So, I want to talk a little bit more about problems with displays, and our perceptions of motion and stationarity, which is the absence of motion. We talked about how the brain perceives motion earlier, before this topic in the last lecture.
(Refer Slide Time: 01:41)
So, one of the problems we have with displays is display scan out, which is that the image that is produced on a monitor this goes all the way back to CRT monitors, but it still happens on most nearly all of the screens that we use, today is that the image is being scanned out in some kind of order line by line, it does not have to be in the same order that it was back in the days when CRT monitors were prevalent. But it is some kind of progression, that goes line by line goes pixel by pixel and then as it is scanning out the pixels start switching.
So, one of the effects of that, is that, if I am looking at some object that is supposed to be stationary in VR, and I turn then because of the time it takes for the scan to go down. So, if you are at 60 hertz for example, then it may take a 15 milliseconds to complete the scan; 16.67 millisecond the time from frame to frame at 60 hertz right. So, it is one divided by 60 um, one second divided by 60. So, there is a blank time as well so, but it is about 15 milliseconds. And so, if you do that and you turn your head back and forth then this causes a waggle effect.
(Refer Slide Time: 03:12)
In other words, some object that perhaps it is supposed to look vertical, but when you turn your head back and forth when you have the scan out problem may look like this, alright. So, as you turn your head back and forth, this object may seem to waggle side to side in some way, and undergo some kind of distortion.

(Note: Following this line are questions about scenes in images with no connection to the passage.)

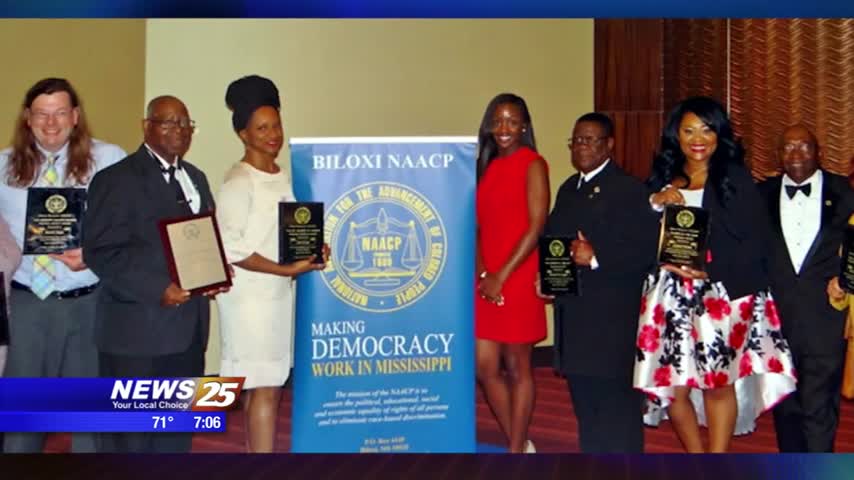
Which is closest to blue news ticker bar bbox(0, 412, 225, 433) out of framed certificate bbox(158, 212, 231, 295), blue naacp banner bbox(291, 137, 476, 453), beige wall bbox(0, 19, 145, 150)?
blue naacp banner bbox(291, 137, 476, 453)

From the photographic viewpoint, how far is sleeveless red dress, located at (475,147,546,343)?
5227mm

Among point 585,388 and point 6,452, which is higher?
point 585,388

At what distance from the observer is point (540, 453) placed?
5.74 metres

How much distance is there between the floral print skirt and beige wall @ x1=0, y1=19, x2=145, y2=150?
2.77 meters

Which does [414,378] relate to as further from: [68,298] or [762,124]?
[762,124]

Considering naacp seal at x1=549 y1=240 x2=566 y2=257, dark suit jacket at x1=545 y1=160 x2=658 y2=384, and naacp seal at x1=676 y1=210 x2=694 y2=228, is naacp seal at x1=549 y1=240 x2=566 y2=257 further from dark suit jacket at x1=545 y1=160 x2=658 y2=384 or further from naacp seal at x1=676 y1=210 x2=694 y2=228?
naacp seal at x1=676 y1=210 x2=694 y2=228

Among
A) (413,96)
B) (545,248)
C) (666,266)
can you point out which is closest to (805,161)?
(666,266)

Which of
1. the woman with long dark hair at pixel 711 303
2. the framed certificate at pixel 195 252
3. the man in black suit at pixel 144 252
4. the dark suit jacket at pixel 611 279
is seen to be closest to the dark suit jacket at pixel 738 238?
the woman with long dark hair at pixel 711 303

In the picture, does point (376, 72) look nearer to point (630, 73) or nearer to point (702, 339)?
point (630, 73)

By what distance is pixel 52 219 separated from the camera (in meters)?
Result: 5.02

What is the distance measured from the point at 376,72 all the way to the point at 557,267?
7.32 feet

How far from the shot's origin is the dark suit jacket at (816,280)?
16.6 ft

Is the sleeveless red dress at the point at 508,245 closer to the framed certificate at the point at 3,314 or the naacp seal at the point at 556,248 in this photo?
the naacp seal at the point at 556,248

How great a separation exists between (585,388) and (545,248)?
2.21 ft
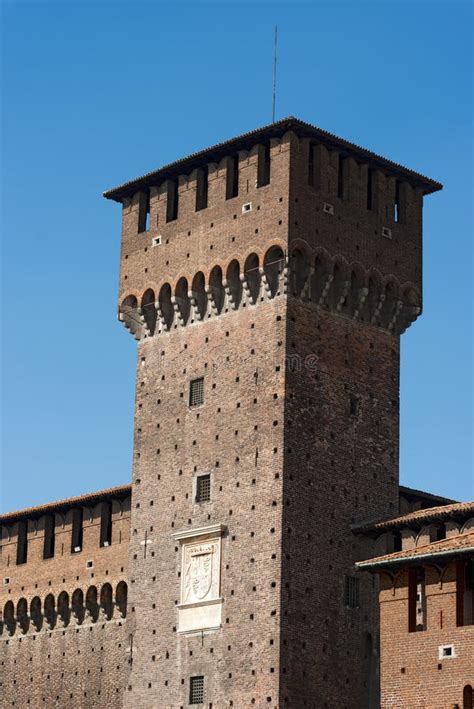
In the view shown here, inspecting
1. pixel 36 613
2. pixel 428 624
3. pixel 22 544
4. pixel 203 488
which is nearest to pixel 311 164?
pixel 203 488

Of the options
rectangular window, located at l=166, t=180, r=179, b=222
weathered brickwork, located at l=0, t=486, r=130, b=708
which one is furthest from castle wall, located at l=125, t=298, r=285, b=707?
rectangular window, located at l=166, t=180, r=179, b=222

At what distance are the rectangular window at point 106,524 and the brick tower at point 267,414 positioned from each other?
6.60 ft

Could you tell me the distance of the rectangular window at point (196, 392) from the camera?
30438 mm

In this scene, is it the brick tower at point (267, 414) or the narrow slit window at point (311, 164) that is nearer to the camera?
the brick tower at point (267, 414)

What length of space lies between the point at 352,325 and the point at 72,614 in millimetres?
8392

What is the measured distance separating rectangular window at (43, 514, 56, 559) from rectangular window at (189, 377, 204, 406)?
550 centimetres

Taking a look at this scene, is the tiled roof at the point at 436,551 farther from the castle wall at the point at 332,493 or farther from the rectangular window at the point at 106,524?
the rectangular window at the point at 106,524

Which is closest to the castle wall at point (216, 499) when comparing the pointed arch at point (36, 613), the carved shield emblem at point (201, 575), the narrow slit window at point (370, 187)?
the carved shield emblem at point (201, 575)

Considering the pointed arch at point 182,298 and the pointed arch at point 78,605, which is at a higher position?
the pointed arch at point 182,298

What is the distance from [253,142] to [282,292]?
9.56 ft

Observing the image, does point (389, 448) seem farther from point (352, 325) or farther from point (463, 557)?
point (463, 557)

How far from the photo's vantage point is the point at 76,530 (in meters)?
33.8

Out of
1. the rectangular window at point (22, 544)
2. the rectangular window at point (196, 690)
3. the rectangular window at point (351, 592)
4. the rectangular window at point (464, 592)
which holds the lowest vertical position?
the rectangular window at point (196, 690)

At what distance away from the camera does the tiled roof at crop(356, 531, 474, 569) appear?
24.4 m
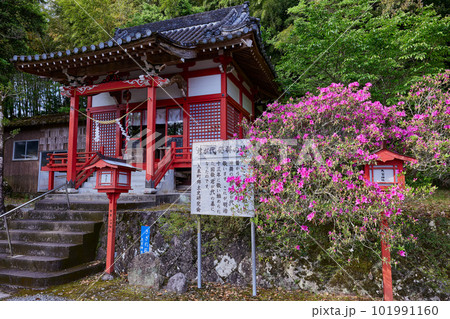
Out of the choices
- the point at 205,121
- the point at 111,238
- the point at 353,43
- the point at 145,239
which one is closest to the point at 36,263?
the point at 111,238

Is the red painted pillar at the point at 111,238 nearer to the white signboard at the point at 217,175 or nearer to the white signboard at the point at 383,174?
the white signboard at the point at 217,175

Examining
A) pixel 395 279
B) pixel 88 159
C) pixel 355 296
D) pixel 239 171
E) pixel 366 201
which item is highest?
pixel 88 159

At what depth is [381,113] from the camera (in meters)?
4.36

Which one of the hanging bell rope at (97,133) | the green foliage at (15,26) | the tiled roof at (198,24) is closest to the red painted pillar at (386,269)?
the tiled roof at (198,24)

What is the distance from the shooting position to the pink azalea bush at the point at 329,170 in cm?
353

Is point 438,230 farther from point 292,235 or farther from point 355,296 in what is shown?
point 292,235

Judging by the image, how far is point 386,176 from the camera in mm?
3654

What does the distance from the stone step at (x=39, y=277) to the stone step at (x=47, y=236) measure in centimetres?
58

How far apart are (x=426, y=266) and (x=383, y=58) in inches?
235

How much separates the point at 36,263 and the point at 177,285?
2.46 meters

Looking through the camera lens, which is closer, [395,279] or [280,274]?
[395,279]

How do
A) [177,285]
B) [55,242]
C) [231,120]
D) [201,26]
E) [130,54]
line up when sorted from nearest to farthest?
[177,285] < [55,242] < [130,54] < [231,120] < [201,26]

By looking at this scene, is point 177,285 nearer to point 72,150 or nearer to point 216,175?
point 216,175

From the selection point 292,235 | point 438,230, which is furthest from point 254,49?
point 438,230
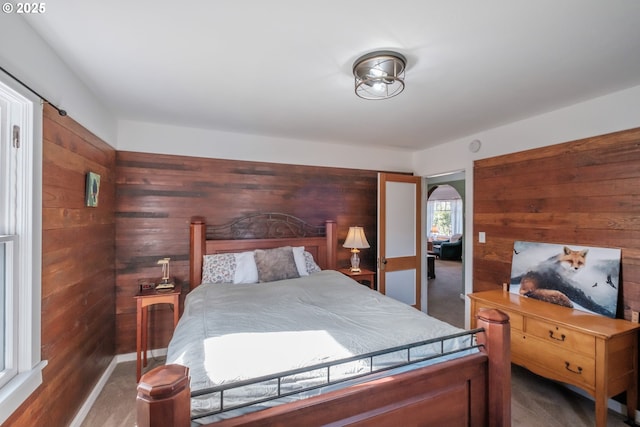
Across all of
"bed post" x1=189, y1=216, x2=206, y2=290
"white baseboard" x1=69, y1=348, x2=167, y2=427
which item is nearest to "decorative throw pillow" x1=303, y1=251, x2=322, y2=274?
"bed post" x1=189, y1=216, x2=206, y2=290

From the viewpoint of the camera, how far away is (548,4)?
52.0 inches

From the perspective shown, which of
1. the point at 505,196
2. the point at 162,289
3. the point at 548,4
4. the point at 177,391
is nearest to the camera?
the point at 177,391

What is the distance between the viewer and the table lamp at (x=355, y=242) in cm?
369

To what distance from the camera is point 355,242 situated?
3.70 m

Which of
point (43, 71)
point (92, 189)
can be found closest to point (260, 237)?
point (92, 189)

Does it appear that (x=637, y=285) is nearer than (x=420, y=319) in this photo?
No

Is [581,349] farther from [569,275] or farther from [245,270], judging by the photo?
[245,270]

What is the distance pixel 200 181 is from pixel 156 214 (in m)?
0.59

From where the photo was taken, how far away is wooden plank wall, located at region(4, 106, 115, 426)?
5.47 feet

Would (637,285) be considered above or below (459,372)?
above

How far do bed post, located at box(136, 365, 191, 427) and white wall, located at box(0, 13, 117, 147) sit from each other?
1499 mm

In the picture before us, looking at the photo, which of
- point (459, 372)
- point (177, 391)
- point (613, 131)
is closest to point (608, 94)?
point (613, 131)

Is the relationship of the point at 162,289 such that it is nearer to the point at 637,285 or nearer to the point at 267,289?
the point at 267,289

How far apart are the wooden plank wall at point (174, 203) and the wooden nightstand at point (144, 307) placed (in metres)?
0.31
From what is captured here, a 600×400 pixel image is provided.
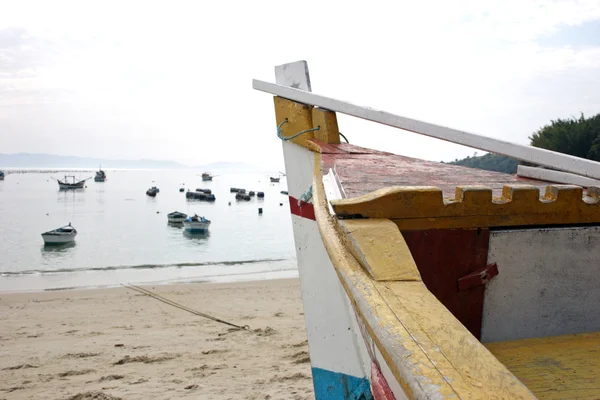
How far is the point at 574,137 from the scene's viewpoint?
2394cm

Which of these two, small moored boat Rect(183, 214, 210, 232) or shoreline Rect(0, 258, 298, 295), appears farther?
small moored boat Rect(183, 214, 210, 232)

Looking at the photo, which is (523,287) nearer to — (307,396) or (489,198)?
(489,198)

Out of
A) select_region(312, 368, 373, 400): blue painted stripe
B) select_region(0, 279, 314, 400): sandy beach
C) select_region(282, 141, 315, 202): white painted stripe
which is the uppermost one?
select_region(282, 141, 315, 202): white painted stripe

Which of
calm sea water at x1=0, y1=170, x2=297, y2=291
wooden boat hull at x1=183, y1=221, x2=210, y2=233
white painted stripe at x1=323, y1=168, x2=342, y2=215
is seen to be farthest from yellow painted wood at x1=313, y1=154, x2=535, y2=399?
wooden boat hull at x1=183, y1=221, x2=210, y2=233

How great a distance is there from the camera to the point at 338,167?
2.57m

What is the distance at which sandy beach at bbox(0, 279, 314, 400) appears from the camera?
250 inches

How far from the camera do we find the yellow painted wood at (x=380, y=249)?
1147 millimetres

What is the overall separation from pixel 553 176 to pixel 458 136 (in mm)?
979

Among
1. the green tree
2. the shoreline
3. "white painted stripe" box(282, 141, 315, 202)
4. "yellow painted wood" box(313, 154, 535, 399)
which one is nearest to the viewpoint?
"yellow painted wood" box(313, 154, 535, 399)

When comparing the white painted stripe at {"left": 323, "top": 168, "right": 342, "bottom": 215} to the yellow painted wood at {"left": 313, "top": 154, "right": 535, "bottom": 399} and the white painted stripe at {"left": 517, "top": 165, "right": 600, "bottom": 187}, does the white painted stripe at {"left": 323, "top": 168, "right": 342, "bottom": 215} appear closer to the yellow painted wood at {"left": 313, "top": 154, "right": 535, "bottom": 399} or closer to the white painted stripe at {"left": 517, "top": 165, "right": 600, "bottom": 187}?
the yellow painted wood at {"left": 313, "top": 154, "right": 535, "bottom": 399}


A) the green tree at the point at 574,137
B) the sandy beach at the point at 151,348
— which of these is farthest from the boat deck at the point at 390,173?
the green tree at the point at 574,137

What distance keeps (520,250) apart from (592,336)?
53cm

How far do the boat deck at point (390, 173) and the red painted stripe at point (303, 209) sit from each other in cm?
45

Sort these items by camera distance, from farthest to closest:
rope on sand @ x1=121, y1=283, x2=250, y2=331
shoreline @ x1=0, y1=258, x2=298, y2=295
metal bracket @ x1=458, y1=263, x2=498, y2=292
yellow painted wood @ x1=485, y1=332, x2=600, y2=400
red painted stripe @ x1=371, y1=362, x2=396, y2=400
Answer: shoreline @ x1=0, y1=258, x2=298, y2=295
rope on sand @ x1=121, y1=283, x2=250, y2=331
metal bracket @ x1=458, y1=263, x2=498, y2=292
yellow painted wood @ x1=485, y1=332, x2=600, y2=400
red painted stripe @ x1=371, y1=362, x2=396, y2=400
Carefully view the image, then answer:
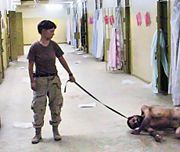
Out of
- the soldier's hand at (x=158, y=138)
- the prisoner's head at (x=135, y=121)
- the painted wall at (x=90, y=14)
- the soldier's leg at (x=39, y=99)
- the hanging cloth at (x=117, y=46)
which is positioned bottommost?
the soldier's hand at (x=158, y=138)

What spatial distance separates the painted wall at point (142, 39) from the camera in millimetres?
8438

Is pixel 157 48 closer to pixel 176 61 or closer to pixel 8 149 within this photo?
pixel 176 61

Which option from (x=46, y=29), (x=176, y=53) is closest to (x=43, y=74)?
(x=46, y=29)

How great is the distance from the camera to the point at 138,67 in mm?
9750

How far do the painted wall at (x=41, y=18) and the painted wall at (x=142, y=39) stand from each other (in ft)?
54.8

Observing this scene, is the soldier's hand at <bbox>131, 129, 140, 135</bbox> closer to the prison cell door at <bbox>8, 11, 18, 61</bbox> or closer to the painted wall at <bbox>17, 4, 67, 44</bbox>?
the prison cell door at <bbox>8, 11, 18, 61</bbox>

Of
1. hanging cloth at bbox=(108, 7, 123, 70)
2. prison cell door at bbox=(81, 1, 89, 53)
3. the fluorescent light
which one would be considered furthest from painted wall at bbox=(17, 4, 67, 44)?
hanging cloth at bbox=(108, 7, 123, 70)

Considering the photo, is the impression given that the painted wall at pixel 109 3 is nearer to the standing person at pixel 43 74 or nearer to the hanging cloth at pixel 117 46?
the hanging cloth at pixel 117 46

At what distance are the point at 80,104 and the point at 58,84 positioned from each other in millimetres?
2333

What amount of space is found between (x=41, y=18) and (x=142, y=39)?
18.1m

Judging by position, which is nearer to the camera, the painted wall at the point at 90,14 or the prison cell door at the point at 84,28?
the painted wall at the point at 90,14

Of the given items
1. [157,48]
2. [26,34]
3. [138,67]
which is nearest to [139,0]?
[138,67]

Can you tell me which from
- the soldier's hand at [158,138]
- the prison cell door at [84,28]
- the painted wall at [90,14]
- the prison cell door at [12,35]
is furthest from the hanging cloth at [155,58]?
the prison cell door at [84,28]

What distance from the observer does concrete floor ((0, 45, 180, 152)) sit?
4566 millimetres
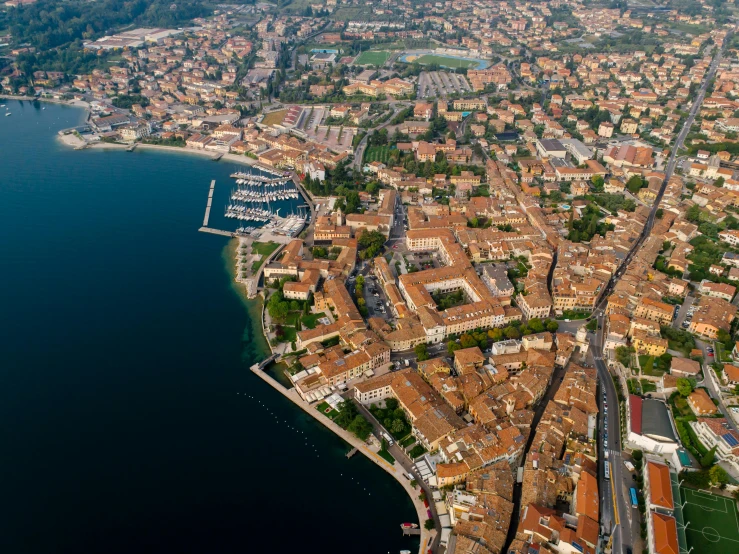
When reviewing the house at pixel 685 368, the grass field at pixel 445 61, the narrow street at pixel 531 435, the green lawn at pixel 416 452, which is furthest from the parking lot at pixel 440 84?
the green lawn at pixel 416 452

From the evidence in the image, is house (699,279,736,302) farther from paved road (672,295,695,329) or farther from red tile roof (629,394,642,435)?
red tile roof (629,394,642,435)

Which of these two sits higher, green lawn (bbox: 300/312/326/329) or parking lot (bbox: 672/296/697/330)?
green lawn (bbox: 300/312/326/329)

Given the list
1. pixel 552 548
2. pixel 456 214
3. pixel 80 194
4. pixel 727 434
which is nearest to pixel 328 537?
pixel 552 548

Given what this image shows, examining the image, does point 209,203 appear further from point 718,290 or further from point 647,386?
point 718,290

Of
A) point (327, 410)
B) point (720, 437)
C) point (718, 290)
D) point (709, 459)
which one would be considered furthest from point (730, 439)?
point (327, 410)

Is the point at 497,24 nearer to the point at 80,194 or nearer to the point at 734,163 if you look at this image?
the point at 734,163

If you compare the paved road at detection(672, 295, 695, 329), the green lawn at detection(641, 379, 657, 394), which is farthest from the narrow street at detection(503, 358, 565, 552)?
the paved road at detection(672, 295, 695, 329)

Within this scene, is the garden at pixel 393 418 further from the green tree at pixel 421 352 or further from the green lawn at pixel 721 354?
the green lawn at pixel 721 354

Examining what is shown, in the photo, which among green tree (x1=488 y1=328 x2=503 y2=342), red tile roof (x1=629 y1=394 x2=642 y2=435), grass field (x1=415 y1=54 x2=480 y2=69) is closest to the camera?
red tile roof (x1=629 y1=394 x2=642 y2=435)
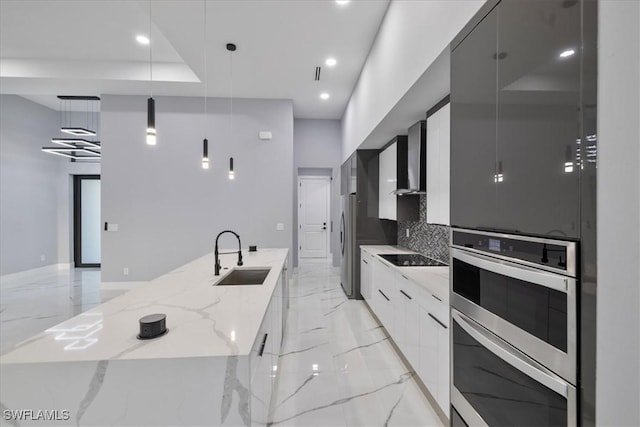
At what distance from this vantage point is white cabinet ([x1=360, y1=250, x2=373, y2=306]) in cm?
379

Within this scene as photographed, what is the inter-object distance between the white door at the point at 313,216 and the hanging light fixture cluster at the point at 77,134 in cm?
422

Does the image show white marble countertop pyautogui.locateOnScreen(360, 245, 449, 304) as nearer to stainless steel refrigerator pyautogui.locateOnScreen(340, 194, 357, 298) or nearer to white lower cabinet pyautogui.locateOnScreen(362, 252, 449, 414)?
white lower cabinet pyautogui.locateOnScreen(362, 252, 449, 414)

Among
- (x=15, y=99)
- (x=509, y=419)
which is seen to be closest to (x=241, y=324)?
(x=509, y=419)

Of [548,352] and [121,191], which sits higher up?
[121,191]

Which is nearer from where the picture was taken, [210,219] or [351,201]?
[351,201]

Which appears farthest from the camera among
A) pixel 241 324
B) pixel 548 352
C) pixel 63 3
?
pixel 63 3

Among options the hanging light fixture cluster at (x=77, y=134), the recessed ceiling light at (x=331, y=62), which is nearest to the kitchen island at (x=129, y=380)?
the recessed ceiling light at (x=331, y=62)

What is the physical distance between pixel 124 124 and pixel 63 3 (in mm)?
2248

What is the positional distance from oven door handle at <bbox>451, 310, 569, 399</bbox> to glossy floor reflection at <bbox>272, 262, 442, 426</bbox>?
38.7 inches

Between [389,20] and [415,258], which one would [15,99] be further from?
[415,258]

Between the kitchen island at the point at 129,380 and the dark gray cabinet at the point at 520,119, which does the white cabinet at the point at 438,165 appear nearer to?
the dark gray cabinet at the point at 520,119

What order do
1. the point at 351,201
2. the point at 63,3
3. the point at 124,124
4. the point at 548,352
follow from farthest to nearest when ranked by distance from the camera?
the point at 124,124, the point at 351,201, the point at 63,3, the point at 548,352

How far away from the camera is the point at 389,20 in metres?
2.72

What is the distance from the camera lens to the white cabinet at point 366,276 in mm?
3791
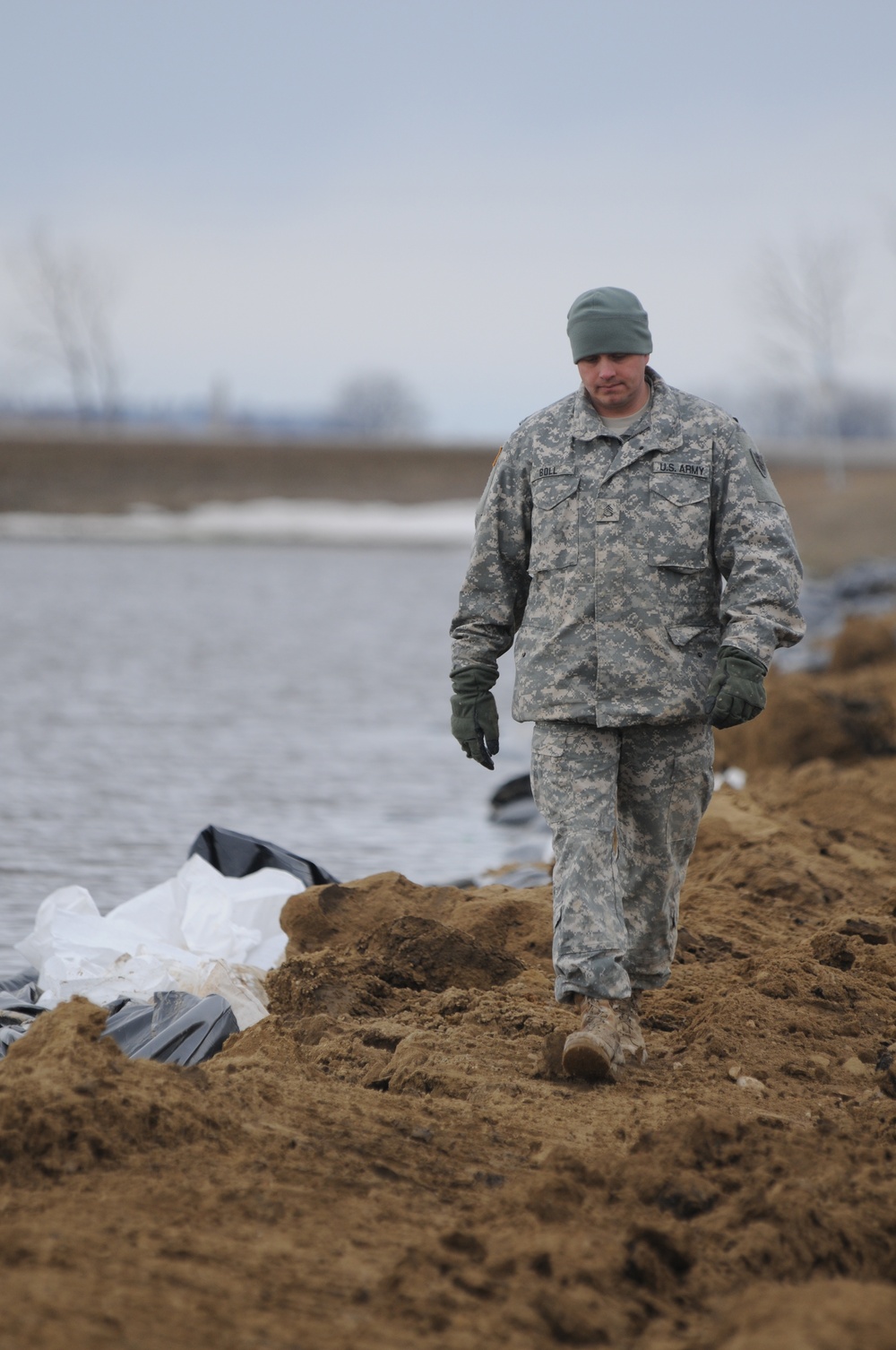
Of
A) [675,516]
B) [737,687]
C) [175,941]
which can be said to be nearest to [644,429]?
[675,516]

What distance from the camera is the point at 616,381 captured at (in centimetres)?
450

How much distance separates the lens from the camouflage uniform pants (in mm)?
4352

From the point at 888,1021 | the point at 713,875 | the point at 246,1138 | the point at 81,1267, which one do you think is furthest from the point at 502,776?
the point at 81,1267

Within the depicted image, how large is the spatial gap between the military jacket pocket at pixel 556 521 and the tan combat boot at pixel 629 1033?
1.28 meters

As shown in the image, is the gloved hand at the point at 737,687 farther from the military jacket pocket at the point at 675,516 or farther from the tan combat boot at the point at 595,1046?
the tan combat boot at the point at 595,1046

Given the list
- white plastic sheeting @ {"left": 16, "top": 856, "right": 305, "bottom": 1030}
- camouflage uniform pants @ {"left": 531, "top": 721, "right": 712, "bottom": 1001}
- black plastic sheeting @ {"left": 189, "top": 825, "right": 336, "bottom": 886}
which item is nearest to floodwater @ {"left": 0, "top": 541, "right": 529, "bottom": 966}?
white plastic sheeting @ {"left": 16, "top": 856, "right": 305, "bottom": 1030}

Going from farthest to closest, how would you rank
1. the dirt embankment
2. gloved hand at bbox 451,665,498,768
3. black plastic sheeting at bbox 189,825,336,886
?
black plastic sheeting at bbox 189,825,336,886, gloved hand at bbox 451,665,498,768, the dirt embankment

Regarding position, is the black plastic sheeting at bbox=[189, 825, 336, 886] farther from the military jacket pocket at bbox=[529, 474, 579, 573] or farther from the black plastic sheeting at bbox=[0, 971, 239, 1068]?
the military jacket pocket at bbox=[529, 474, 579, 573]

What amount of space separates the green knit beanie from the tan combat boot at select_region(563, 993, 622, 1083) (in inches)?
73.4

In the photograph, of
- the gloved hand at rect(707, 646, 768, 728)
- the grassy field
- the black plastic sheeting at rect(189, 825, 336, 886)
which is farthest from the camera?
the grassy field

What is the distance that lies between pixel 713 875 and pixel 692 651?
8.86ft

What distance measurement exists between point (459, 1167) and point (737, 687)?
154 cm

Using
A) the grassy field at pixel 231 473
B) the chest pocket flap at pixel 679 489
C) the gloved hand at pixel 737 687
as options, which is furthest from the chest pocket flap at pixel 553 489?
the grassy field at pixel 231 473

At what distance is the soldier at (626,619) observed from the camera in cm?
437
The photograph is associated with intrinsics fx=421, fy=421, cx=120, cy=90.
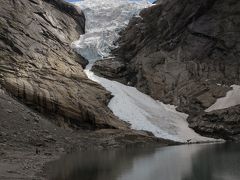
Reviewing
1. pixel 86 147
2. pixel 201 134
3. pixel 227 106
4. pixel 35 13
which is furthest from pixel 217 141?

So, that is one problem that we face and another problem that we face is even if you were to update all these pixels going in this progressive pattern, the pixels themselves could take up to 20 milliseconds to switch, 20 milliseconds is a long time, right? By that time, you are ready for the next frame. How long does it take to switch? It depends on what particular kind of display you have. If you have an LCD display it could take up to 20 milliseconds if you have an OLED display, it may take only about 80 microseconds, it could be much faster.
So, one of the ways to help alleviate these kinds of problems, is to use old LEDs instead of LCDs because you get faster pixel switching. But that may then lead to another problem, which I will explain in just a bit. The waggle effect has to do it to scan out time, if I have if it takes a long time to update the pixels another thing that will happen is blurring, it will look like this object is smearing in some way because the pixels cannot change faster. So, I am turning my head back and forth, trying to use the vestibular ocular reflex, in addition to the waggle effect there will be a blurring or smearing.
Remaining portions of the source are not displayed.